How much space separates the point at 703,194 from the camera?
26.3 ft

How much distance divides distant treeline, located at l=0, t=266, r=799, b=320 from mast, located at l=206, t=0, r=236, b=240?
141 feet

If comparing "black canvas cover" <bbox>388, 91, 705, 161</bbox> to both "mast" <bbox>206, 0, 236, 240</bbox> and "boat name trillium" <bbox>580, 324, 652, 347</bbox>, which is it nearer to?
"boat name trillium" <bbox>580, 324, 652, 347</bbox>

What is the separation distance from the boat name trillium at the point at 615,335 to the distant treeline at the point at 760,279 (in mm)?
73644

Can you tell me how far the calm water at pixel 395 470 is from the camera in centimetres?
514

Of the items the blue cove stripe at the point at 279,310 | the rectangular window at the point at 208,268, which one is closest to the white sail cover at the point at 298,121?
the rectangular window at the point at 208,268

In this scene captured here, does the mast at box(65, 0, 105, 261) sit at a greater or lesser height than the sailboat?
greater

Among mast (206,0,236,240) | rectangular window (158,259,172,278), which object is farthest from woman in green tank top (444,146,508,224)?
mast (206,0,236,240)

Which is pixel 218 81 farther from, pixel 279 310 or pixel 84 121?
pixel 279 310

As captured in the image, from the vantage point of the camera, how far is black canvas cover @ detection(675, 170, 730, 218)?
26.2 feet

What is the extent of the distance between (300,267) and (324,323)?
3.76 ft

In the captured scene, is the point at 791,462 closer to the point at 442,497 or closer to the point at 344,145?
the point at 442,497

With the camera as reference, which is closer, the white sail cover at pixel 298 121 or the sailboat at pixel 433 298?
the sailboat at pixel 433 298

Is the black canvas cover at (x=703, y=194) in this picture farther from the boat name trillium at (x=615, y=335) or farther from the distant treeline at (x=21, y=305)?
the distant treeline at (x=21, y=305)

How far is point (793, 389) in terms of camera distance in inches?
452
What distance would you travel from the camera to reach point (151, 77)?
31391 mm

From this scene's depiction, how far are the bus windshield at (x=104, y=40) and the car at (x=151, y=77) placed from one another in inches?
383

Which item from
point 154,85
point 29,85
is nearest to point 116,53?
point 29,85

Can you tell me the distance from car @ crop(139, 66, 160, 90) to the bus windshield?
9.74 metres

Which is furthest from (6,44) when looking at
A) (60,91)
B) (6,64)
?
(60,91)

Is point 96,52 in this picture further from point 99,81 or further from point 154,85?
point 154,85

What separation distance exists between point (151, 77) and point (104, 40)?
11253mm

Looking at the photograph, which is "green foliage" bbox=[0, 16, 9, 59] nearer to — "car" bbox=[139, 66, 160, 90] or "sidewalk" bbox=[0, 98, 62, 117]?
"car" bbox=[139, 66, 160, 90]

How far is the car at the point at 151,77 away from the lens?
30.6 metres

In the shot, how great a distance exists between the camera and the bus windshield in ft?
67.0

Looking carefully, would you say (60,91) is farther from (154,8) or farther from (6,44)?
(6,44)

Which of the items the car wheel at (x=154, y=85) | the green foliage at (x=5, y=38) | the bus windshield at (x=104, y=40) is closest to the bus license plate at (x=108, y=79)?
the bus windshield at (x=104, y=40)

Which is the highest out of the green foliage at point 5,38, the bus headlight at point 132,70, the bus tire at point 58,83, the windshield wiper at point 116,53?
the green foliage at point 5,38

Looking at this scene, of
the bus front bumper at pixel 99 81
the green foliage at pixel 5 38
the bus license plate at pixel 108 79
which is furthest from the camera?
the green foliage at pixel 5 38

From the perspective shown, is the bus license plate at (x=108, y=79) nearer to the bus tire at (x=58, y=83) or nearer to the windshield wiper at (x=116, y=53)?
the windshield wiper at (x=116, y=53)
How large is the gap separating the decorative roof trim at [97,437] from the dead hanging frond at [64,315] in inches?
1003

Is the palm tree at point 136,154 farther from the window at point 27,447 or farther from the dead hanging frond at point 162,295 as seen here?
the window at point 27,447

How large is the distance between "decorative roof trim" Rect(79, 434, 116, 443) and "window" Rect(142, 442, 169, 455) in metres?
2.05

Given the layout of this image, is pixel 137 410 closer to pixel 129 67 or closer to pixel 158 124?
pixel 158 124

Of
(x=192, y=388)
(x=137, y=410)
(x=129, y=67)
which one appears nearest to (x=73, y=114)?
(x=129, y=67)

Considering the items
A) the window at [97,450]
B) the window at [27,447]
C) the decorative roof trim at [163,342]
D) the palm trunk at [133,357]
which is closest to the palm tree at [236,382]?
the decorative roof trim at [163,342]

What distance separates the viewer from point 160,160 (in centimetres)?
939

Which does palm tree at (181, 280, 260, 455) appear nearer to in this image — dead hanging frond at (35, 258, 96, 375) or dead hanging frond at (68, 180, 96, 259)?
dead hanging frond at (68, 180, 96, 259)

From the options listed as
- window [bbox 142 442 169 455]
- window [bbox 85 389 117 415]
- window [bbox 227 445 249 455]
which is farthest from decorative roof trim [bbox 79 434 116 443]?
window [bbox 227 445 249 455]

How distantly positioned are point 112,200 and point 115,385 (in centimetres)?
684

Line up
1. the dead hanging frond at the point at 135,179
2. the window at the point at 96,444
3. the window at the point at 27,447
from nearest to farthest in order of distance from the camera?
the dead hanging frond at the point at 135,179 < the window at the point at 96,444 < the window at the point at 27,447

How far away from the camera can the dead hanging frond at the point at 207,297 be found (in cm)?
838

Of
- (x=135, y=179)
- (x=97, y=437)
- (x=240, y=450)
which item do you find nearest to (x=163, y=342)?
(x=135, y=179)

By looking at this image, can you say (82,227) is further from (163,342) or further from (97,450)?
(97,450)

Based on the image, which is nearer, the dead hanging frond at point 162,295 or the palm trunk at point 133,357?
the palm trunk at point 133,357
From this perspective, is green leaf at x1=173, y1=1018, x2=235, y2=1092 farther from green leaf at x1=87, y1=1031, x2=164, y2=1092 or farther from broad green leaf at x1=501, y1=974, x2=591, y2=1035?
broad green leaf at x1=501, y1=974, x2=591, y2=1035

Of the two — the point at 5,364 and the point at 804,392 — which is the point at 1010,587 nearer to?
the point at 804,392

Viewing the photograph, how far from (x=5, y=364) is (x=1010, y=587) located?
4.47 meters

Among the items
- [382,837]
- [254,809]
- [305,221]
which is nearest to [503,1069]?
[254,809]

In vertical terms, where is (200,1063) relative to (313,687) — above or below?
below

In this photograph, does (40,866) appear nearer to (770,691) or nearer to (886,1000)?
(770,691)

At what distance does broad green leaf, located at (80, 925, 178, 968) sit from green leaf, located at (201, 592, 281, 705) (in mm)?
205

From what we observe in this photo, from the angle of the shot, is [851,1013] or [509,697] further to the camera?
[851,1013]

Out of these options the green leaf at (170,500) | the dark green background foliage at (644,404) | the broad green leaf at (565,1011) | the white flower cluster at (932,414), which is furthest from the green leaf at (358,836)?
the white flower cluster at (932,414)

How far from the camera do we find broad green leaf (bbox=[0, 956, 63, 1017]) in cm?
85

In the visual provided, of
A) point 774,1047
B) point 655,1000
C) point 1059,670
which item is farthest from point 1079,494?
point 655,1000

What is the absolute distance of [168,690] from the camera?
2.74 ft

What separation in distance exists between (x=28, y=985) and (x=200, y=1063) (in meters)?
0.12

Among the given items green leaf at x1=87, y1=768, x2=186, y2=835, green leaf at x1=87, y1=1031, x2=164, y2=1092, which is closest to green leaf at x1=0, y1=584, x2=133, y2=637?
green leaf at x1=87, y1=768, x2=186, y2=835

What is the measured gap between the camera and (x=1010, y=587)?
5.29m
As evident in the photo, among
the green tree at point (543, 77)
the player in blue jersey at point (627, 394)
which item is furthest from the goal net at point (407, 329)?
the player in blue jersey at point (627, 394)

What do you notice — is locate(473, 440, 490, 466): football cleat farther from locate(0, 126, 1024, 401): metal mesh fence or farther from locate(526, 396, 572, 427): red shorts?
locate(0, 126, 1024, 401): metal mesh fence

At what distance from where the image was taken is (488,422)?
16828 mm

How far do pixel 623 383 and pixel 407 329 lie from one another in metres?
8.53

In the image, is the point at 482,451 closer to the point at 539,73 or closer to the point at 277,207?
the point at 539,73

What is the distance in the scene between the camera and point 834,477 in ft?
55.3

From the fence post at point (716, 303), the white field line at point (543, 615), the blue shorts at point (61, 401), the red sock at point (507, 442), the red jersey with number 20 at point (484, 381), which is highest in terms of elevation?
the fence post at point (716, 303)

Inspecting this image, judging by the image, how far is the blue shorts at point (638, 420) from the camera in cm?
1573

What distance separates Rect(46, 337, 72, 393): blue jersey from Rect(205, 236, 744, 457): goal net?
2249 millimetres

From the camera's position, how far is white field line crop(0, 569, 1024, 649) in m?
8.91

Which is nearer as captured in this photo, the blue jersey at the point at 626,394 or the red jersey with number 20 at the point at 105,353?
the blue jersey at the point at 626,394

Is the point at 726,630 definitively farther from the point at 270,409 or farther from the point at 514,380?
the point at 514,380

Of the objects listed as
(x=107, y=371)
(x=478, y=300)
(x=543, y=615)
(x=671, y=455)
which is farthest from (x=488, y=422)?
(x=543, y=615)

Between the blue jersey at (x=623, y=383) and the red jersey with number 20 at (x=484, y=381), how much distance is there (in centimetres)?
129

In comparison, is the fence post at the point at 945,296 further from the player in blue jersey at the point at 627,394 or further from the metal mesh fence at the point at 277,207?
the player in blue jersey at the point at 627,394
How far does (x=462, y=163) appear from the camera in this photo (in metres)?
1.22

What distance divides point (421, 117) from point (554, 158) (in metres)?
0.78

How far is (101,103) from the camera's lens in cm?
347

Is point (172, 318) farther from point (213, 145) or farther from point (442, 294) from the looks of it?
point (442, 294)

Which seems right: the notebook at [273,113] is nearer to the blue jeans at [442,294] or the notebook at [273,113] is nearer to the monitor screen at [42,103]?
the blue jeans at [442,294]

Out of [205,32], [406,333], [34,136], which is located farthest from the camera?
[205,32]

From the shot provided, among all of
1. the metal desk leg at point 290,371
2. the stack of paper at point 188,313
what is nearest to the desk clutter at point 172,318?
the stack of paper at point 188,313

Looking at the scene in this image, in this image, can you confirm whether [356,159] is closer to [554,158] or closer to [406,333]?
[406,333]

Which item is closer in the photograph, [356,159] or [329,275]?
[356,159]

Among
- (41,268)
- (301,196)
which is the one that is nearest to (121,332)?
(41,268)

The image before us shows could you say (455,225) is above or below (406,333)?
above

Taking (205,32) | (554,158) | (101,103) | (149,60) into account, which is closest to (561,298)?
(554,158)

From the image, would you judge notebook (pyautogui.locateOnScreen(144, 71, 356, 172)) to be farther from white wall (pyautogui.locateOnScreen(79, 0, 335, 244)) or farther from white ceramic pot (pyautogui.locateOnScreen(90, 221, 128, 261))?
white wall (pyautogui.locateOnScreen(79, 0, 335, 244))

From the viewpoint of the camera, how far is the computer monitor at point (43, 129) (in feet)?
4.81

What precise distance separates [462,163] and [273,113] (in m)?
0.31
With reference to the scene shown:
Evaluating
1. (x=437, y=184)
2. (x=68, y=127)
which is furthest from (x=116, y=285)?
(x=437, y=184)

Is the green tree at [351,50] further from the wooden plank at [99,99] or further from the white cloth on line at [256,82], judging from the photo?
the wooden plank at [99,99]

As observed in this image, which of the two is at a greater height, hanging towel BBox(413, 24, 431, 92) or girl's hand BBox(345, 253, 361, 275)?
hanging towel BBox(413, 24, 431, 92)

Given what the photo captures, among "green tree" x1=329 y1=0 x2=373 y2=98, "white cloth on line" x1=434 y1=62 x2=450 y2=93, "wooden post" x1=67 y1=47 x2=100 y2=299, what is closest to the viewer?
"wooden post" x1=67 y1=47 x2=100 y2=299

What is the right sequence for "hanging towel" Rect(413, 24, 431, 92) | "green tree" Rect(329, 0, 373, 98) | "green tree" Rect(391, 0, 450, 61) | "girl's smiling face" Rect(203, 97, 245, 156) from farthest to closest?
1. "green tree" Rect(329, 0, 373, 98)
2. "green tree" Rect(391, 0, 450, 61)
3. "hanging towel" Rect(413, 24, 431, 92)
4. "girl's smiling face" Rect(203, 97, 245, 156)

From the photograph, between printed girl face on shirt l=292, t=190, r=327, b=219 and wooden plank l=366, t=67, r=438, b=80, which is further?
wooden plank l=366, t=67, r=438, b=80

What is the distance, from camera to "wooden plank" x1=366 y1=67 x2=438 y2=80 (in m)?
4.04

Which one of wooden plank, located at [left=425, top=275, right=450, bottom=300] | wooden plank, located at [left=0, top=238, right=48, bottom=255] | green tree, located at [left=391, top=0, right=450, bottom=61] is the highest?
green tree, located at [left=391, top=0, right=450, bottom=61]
----------------------------------------
Copy each line exactly, from the line containing "From the viewpoint" down to the last line of the material, and no other lines.

> **OUTPUT OF THE EXERCISE**
From the viewpoint of the camera, how far is the computer monitor at point (43, 129) (in feet)?
4.81

What precise distance separates [462,163] and [273,113] (in m)?
0.31
With reference to the scene shown:
Evaluating
1. (x=437, y=184)
2. (x=68, y=127)
which is furthest from (x=116, y=285)?
(x=437, y=184)

Is the green tree at [351,50] further from the wooden plank at [99,99] or further from the white cloth on line at [256,82], judging from the photo?
the wooden plank at [99,99]

As observed in this image, which of the two is at a greater height, hanging towel BBox(413, 24, 431, 92) or girl's hand BBox(345, 253, 361, 275)?
hanging towel BBox(413, 24, 431, 92)

Given what the photo captures, among "green tree" x1=329 y1=0 x2=373 y2=98, "white cloth on line" x1=434 y1=62 x2=450 y2=93, "wooden post" x1=67 y1=47 x2=100 y2=299, what is closest to the viewer?
"wooden post" x1=67 y1=47 x2=100 y2=299

What is the right sequence for "hanging towel" Rect(413, 24, 431, 92) | "green tree" Rect(329, 0, 373, 98) | "green tree" Rect(391, 0, 450, 61) | "girl's smiling face" Rect(203, 97, 245, 156) from farthest to closest?
1. "green tree" Rect(329, 0, 373, 98)
2. "green tree" Rect(391, 0, 450, 61)
3. "hanging towel" Rect(413, 24, 431, 92)
4. "girl's smiling face" Rect(203, 97, 245, 156)

From the photograph, between printed girl face on shirt l=292, t=190, r=327, b=219 and wooden plank l=366, t=67, r=438, b=80, which is further?
wooden plank l=366, t=67, r=438, b=80

What is the distance, from camera to "wooden plank" x1=366 y1=67 x2=438 y2=80 (in m)?
4.04

Which one of wooden plank, located at [left=425, top=275, right=450, bottom=300] | wooden plank, located at [left=0, top=238, right=48, bottom=255] | green tree, located at [left=391, top=0, right=450, bottom=61] is the highest?
green tree, located at [left=391, top=0, right=450, bottom=61]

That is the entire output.